DISCLAIMER: This PR needs a thorough review, as I know nothing about the code AI writes! But it tests fine on my Laptop.
I know AI may write trash, but this can at least provide an insight of the problem.
Regarding issue #3340
Description:
Problem
The original Energy Model (EM) initialization in scx_lavd used an exhaustive subset enumeration approach. On high-core-count systems, this triggered a$2^n$
complexity explosion, causing the scheduler to hang and consume excessive memory (RSS ballooning to several GiBs) during startup.
Solution
I have implemented a two-stage optimization to resolve this:
The initialization logic was refactored from subset enumeration to a Dynamic Programming (DP) approach. Instead of expanding all possible combinations, it now
directly considers CPU counts per performance domain and accumulates the lowest-power states for each performance level.

Dataset extract >>
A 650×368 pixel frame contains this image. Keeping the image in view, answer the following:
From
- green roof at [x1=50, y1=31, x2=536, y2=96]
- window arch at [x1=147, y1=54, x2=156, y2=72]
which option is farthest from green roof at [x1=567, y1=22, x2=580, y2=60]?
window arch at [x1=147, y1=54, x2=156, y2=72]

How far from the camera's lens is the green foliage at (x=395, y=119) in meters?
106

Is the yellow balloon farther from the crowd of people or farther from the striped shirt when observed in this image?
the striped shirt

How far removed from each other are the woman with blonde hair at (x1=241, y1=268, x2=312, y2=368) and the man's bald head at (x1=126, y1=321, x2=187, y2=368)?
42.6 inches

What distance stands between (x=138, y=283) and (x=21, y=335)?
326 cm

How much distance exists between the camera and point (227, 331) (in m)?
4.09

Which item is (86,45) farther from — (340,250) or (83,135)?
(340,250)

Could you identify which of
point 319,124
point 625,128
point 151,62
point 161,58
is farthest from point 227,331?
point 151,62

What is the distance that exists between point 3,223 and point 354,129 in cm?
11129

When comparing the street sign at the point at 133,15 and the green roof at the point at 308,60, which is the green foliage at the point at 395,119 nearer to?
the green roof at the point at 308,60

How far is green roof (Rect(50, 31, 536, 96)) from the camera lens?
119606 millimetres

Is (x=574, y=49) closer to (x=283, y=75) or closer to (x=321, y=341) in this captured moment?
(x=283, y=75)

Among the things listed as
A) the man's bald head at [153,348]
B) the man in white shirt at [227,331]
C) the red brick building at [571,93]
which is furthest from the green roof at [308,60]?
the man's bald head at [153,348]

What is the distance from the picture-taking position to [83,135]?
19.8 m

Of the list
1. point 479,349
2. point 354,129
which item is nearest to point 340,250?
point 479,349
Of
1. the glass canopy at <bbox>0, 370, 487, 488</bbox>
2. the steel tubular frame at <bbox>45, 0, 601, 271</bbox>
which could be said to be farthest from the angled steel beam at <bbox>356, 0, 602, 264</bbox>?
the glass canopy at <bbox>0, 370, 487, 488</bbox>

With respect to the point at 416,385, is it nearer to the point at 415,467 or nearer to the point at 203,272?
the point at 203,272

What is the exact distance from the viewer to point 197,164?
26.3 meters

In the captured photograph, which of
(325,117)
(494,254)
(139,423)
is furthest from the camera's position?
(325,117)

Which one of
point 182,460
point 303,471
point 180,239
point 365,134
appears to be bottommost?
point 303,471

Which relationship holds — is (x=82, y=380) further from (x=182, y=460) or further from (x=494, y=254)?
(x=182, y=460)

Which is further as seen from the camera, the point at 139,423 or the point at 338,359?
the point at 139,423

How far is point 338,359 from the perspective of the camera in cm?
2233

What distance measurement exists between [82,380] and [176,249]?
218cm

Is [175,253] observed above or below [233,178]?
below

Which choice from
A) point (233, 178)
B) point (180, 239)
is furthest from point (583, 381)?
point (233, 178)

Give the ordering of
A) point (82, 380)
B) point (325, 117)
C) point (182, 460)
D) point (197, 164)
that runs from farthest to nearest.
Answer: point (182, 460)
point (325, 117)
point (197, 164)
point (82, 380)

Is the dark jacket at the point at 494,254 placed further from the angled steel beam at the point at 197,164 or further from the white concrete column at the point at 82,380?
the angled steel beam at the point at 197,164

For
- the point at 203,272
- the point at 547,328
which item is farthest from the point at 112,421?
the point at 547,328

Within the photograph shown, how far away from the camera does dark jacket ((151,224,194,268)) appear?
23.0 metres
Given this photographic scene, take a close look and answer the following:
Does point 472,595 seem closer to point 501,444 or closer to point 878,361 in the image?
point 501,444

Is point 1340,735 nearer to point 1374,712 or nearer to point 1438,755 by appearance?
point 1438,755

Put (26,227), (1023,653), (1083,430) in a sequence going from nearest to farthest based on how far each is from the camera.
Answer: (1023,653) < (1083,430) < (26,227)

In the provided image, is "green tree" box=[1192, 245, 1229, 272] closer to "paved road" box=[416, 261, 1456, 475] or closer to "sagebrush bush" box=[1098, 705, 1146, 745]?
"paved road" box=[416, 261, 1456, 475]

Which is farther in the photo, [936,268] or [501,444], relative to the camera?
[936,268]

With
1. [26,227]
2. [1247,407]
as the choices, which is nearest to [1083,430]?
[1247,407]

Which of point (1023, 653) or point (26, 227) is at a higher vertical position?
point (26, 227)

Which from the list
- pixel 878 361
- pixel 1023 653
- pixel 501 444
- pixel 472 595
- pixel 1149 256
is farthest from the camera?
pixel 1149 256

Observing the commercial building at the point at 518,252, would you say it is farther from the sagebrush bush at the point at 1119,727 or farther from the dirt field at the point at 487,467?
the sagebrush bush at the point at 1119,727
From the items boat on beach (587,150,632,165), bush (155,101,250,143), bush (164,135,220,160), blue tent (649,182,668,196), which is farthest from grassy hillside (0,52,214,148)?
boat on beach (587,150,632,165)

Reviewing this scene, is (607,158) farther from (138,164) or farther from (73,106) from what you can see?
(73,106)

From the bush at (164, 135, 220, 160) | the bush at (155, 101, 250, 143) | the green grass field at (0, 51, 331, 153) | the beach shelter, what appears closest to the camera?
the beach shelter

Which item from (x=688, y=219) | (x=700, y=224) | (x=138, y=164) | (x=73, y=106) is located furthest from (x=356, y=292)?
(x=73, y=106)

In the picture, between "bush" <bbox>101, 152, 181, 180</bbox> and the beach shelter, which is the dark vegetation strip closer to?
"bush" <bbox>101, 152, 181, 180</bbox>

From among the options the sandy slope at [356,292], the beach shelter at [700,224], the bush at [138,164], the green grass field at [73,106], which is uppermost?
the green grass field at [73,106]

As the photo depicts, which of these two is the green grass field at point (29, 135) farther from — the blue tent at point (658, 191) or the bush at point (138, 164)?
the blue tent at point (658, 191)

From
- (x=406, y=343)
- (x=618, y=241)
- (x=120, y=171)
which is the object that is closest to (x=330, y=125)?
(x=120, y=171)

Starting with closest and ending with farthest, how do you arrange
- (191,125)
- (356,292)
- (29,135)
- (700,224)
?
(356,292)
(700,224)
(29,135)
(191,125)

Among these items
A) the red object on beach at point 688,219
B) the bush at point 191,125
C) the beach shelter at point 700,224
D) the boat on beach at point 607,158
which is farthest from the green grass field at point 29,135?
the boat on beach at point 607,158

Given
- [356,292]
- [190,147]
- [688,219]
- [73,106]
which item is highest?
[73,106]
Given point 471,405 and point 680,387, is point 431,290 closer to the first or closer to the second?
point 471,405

Tasks to carry out >>
1) Answer these from the pull request description:
(a) Which issue number does it cite?
(b) What approach did the original Energy Model initialization in scx_lavd use?
(c) What approach replaced it after the refactoring?
2) Resume the pull request description after its final sentence.

Activity answers >>
1)
(a) #3340
(b) An exhaustive subset enumeration approach
(c) A Dynamic Programming (DP) approach

2)
On symmetric systems (e.g., AMD Zen), many different CPU distributions yield the exact same (performance, power) metrics. Storing all these equivalent
permutations would still lead to a state explosion.
This fix implements strict pruning: for any given performance/power pair, the optimizer now retains only a single optimal representative. When multiple
combinations are equivalent, it prioritizes the one using the fewest performance domains (pd_id_set.len()). This ensures the state table remains small while
favoring configurations with better cache locality and reduced leakage power.